We have shown the importance of the current debate on the scope and use of risk assessment tools, whether they make use of automated machine learning or similar techniques. In the criminal justice system, the normative debate on these tools cannot be separated from their epistemic and scientific description without reducing their evaluation ad absurdum. Optimism in the capabilities of algorithmic justice solutions has been criticized, sometimes rightly, sometimes furtively and unjustifiably (Eaglin 2019). Such criticisms point to the overestimation of the empirical testability of risk and subsequent false beliefs and malpractice in criminal justice system operators, most notably when results are misinterpreted based on a lack of understanding of the epistemic limits of statistical results, especially when the apparently different nature of human and algorithmic decisions is not considered.

On the other hand, brute techno-pessimism does not seem adequate either, particularly in the form of “conformism” which demands more scrutiny against risk assessment tools than against traditional decision-making models (e.g., clinical judgement); such demands amount to ignoring the possibilities of new forms of knowledge acquisition, even if only critically and to mitigate the harm that might result from their application. In this sense, the first thing to recognize in the face of the refutation of these new possibilities for the criminal justice system is the empirical verifiability of risk. Claiming that risk was, in principle, not empirically verifiable would amount to denying the epistemic possibilities of criminology and other social sciences that operate under the “evidence-based” decision-making model (Ferguson 2017; Ratcliffe 2019; Meijer and Wessels 2019). Furthermore, the identification of the associated factors of crime has, in practice, led to important societal and legal developments that cannot be discussed away.

The matter is different when a tool’s explanatory and predictive power is criticized based on lacking empirical evidence or suboptimal algorithmic architecture. On this, the epistemic debate is clear: the enormous divergences between the different methodological approaches available in the social sciences (Bhattacherjee 2012; Hagan 2000; Krathwohl 1993, among others) beg the question of whether all research designs are equally valid or whether some are more desirable than others in their given contexts. The fact that standards for assessing the quality of empirical evidence have existed for some decades now (Weisburd et al. 2001) seems to indicate that not all designs are equally valid. In this sense, the predictive and explanatory capacity of different tools can be evaluated based on scientific criteria. In the same sense as rankings of the epistemic quality of empirical evidence have been proposed (Farrington et al. 2003), algorithms are currently evaluated based on predictive power, precision, reliability, security, robustness, traceability or explanatory power, resulting in the establishment of quality standards for trustworthy algorithms (e.g., see on the 17 of July 2020, the High-Level Expert Group on Artificial Intelligence (AI HLEG) presented their final Assessment List for Trustworthy Artificial Intelligence; or EUROPOL’s AP4AI Framework Blueprint).

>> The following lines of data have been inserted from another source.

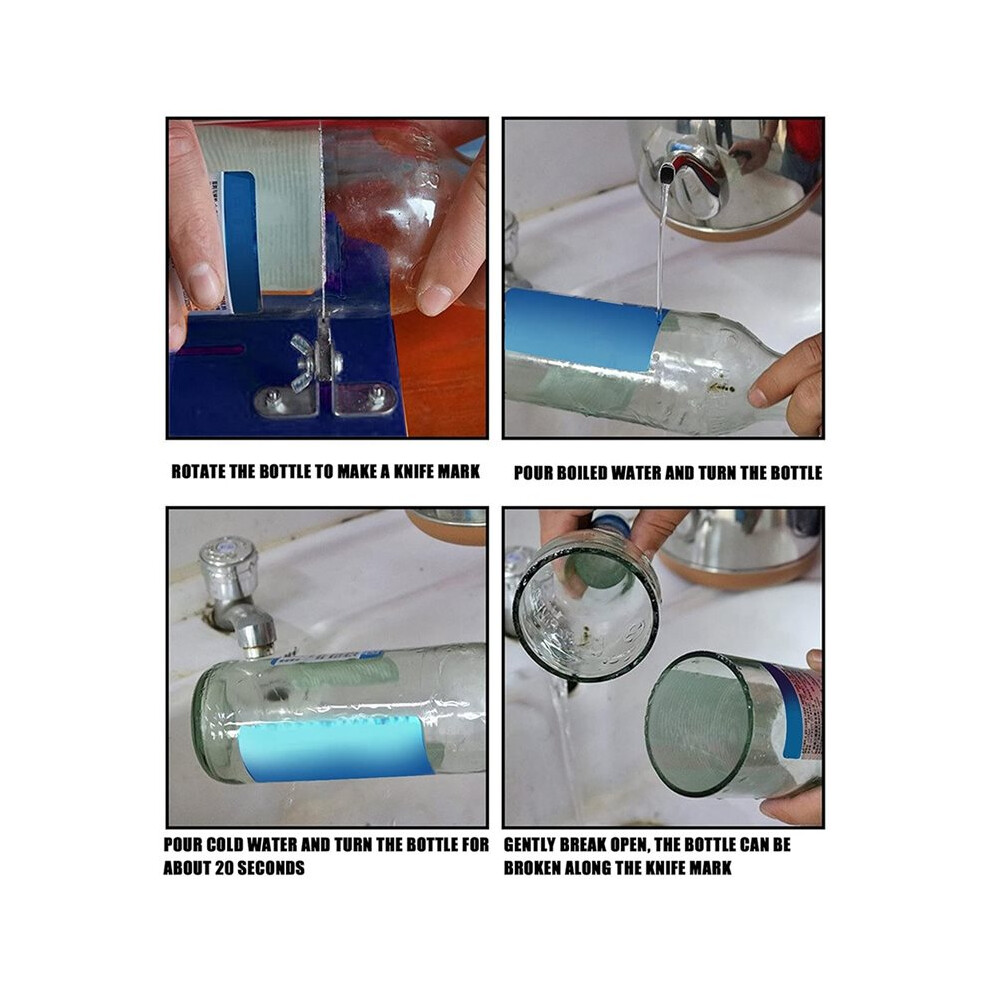 ROTATE THE BOTTLE TO MAKE A KNIFE MARK

POUR BOILED WATER AND TURN THE BOTTLE

POUR COLD WATER AND TURN THE BOTTLE FOR ABOUT 20 SECONDS

GENTLY BREAK OPEN, THE BOTTLE CAN BE BROKEN ALONG THE KNIFE MARK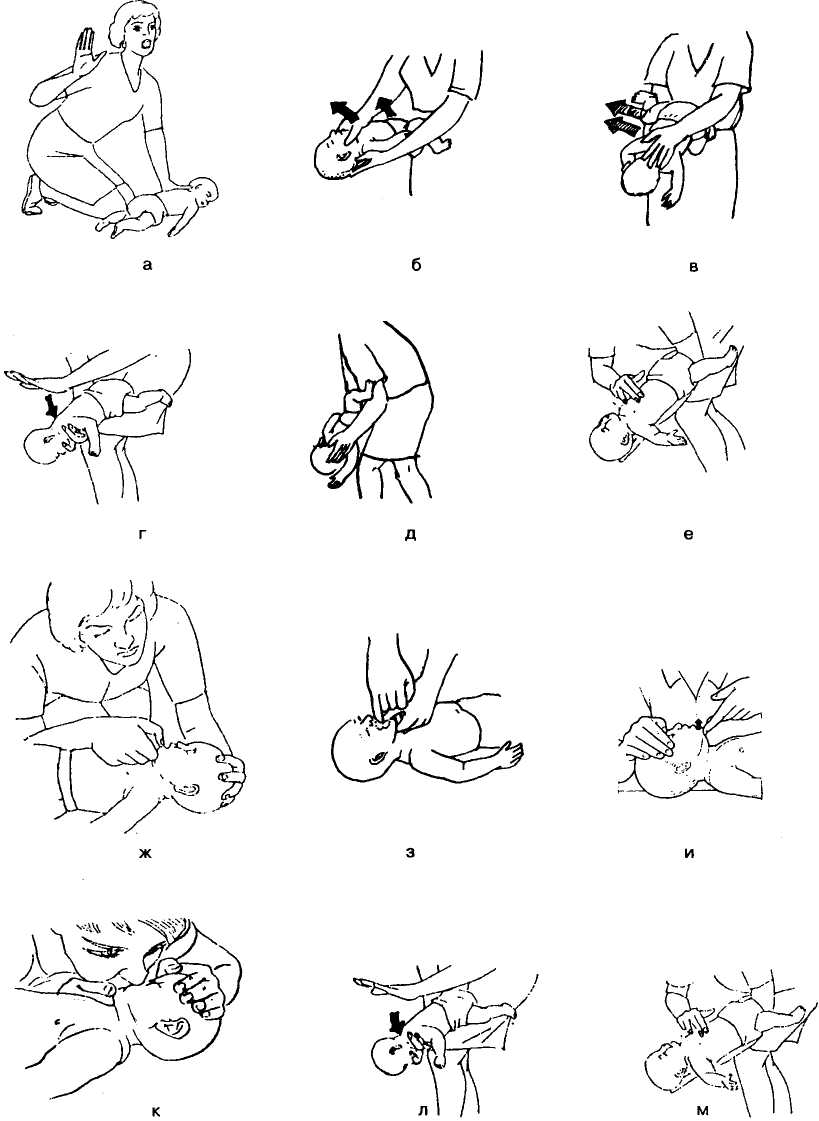 а

б

в

г

д

е

ж

з

и

к

л

м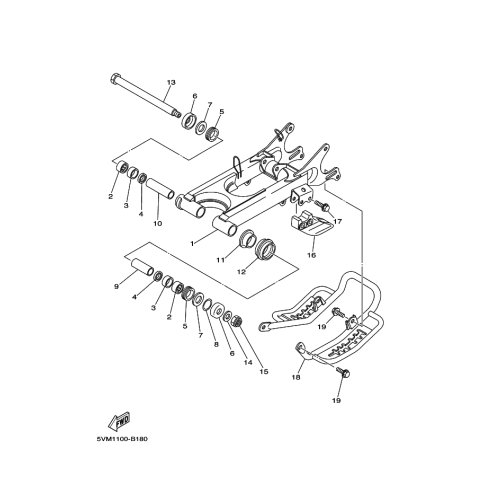 13
6
7
5
2
3
4
10
1
17
16
11
12
9
4
3
2
5
7
8
6
14
15
19
18
19
FWD
5VM1100-B180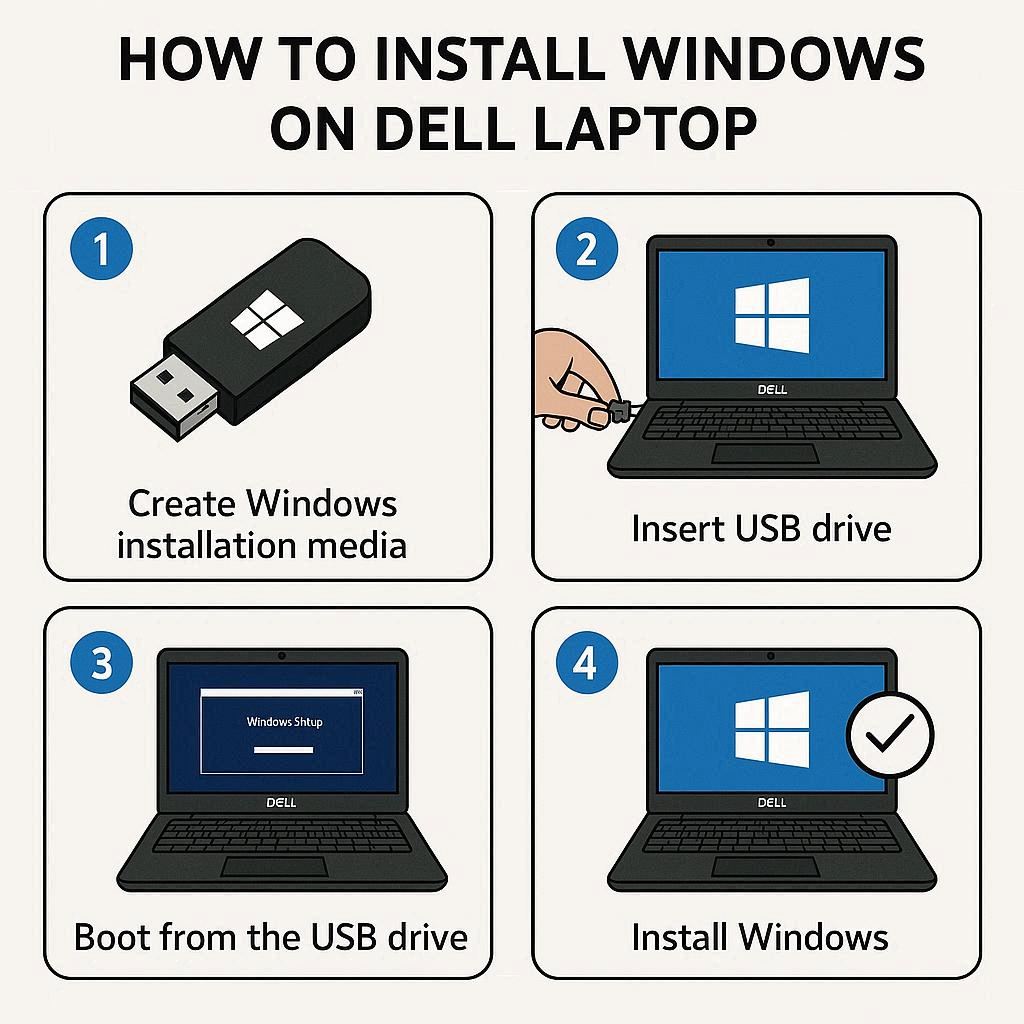 HOW TO INSTALL WINDOWS ON DELL LAPTOP

1

Create Windows installation media

2

DELL

Insert USB drive

3

Windows Shtup

DELL

Boot from the USB drive

4

DELL

Install Windows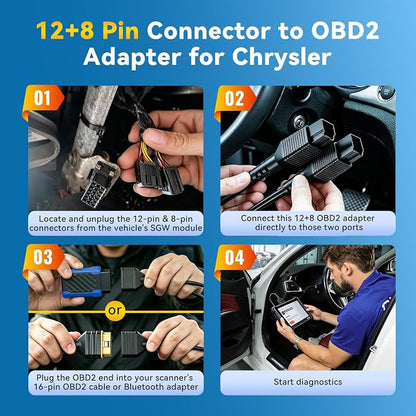 12+8 Pin Connector to OBD2 Adapter for Chrysler

01

Locate and unplug the 12-pin & 8-pin connectors from the vehicle's SGW module

02

Connect this 12+8 OBD2 adapter directly to those two ports

03

or

Plug the OBD2 end into your scanner's 16-pin OBD2 cable or Bluetooth adapter

04

Start diagnostics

We want to highlight the importance of explanatory power for our field because the criminal justice system is based on argumentation and justification, with no room for decisions made based on a cum hoc ergo propter hoc fallacy. It is therefore essential that all algorithms that provide predictive information for decision-making come closer to explanatory and argumentative models, especially when they touch upon the rights of affected individuals.